Spring, a young field mouse, gets caught in a winter storm just as she is about to have her babies. Sheltering in a rusty old car, she raises her family: Parsley Snowflake, Oak and Pebble, and frail little Jellybean. One day, the old car is taken on a trip, which leads to the children getting separated from their mother. Parsley Snowflake is a brave and clever big sister, managing to care for her younger siblings and reunite everyone at the end.


From the author:

Inspiration for The Purple Ribbon came from two sources:  my helpful dad and my years of work in child advocacy.

My parents and I lived about 400 hundred miles apart when this story was being conceived.  A few times each year, I’d load up our black lab Sox and off we’d go to visit.  My dad, like most dad’s, wanted to take care of his daughter’s – even his grown up ones.  So before I left to return to Iowa, he insisted on looking under the hood of my Toyota.  And what did he find?  A splendid mouse next resting in a declivity.  It was made of white packing bubbles and Sox’s black hair.  And it was empty.

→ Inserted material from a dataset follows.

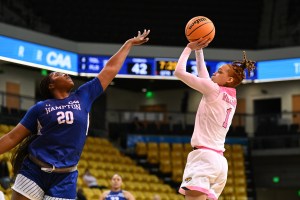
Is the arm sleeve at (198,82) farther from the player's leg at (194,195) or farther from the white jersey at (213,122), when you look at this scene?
the player's leg at (194,195)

On the way home, I wondered what had happened to the mice.  Had they been in the nest when we left Iowa?  Had the babies been on the nest, but not Mama?  Had any gotten off at a rest stop in Peoria and been left behind?  If they had been separated, how would such tiny creatures ever find their way back together?  How would they fare in the huge world?

At the time, I worked as a volunteer child advocate, serving as guardian ad litem for children who were of interest to the court because they had been abused, abandoned, or neglected.  The children I worked with had almost always been removed from the home.  If the family was large or diverse in age, often siblings were separated.  Words cannot express how damaging this was to the children.  And I saw their plight, in a small way, in Gran Dora, Spring, Parsley Snowflake, Oak, Pebble, and sweet little Jellybean.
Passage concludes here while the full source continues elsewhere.